WHAT TO DO:
1/ Using the article on the French campaign against smacking, decide whether each statement agrees with it: (a) the campaign spot runs for 30 seconds; (b) the bill Edwige Antier presented in 2010 became law; (c) the Fondation reports that half of French families smack their children. Answer yes or no for each, and quote the words from the article that settle it.
2/ According to the article on the French campaign against smacking, who coordinates the campaign?
3/ Copy word for word the passage of the article on the French campaign against smacking from "Will French TV" to "smack a child.".

Will French TV campaign to stop parents smacking children lead to a ban? Fat chance

Another campaign in the form of a 30-second spot on TV and Internet, will be launched this week in France by the Fondation de l'enfance (Foundation for childhood) designed to show why it's not all right to smack a child.

According to the Fondation, in three out of every four French families, parents resort at some point to smacking or slapping their children.

We're talking about under-fives here!

"Any abuse of children can affect their physical and psychological health," says the co-ordinator of the campaign Dr Gilles Lazimi on the organisation's official website.

He wants legislation introduced to bring France into line with most other European countries

The video, is designed to illustrate that this form of "education" is not only counterproductive but also dangerous.

It's also supposed to shock parents.

(screenshot from Fondation de l'enfance video)

 Here we go again. A campaign meant to raise awareness of an issue but one which will probably be met at best with disinterested indifference.

The evidence that it'll have little or no impact is overwhelming.

23 European countries have already passed legislation making corporal punishment, of which smacking is a part, a punishable offence.

Albania, Austria, Bulgaria, Croatia, Cyprus, Denmark, Finland, Germany, Greece, Hungary, Iceland, Latvia, Liechtenstein, Luxembourg, Moldova, Netherland, Norway, Poland, Portugal, Romania, Spain, Sweden, Ukraine,

"Status of corporal punishment: total abolition has been achieved – corporal punishment is prohibited in the home, schools, penal systems and alternative care settings"

But France looks as though it's in no hurry to do likewise.

A bill was presented to the National Assembly by the former parliamentarian and paediatrician  Edwige Antier in 2010.

Nothing happened.

Just over a year ago TF1 ran a report on the "Bon usage de la fessée" in which the case of one mother was used to explain how and why so many parents think it's all right to smack their children...when it's done "properly".

Spatial reasoning records:
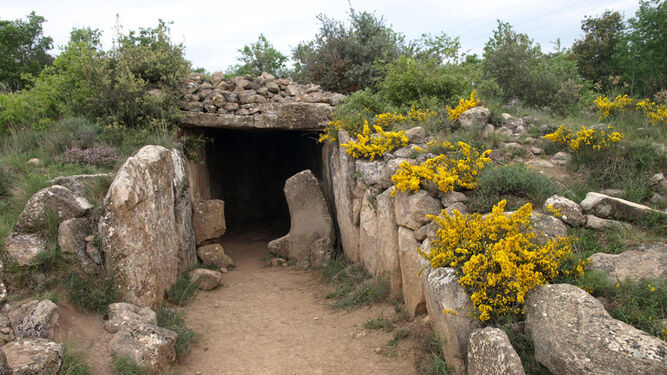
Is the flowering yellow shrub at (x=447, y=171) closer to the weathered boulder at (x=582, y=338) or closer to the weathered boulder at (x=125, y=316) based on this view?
Result: the weathered boulder at (x=582, y=338)

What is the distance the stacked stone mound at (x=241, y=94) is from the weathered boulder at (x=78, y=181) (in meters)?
2.80

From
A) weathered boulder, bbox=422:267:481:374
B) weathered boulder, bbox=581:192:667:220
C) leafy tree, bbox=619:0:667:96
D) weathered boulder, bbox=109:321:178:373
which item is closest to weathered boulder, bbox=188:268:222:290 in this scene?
weathered boulder, bbox=109:321:178:373

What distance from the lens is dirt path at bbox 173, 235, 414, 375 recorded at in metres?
4.53

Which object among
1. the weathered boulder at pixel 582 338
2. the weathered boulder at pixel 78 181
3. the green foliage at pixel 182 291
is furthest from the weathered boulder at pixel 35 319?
the weathered boulder at pixel 582 338

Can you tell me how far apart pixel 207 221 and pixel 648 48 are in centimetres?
854

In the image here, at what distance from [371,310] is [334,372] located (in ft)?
3.76

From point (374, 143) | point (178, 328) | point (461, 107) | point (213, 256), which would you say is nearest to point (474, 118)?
point (461, 107)

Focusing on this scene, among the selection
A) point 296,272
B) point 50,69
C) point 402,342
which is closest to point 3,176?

SOLUTIONS TO THE EXERCISE:
1/
(a) Yes: "a 30-second spot on TV and Internet"
(b) No: "Nothing happened."
(c) No: "in three out of every four French families, parents resort at some point to smacking or slapping their children"

2/ Dr Gilles Lazimi

3/
Will French TV campaign to stop parents smacking children lead to a ban? Fat chance

Another campaign in the form of a 30-second spot on TV and Internet, will be launched this week in France by the Fondation de l'enfance (Foundation for childhood) designed to show why it's not all right to smack a child.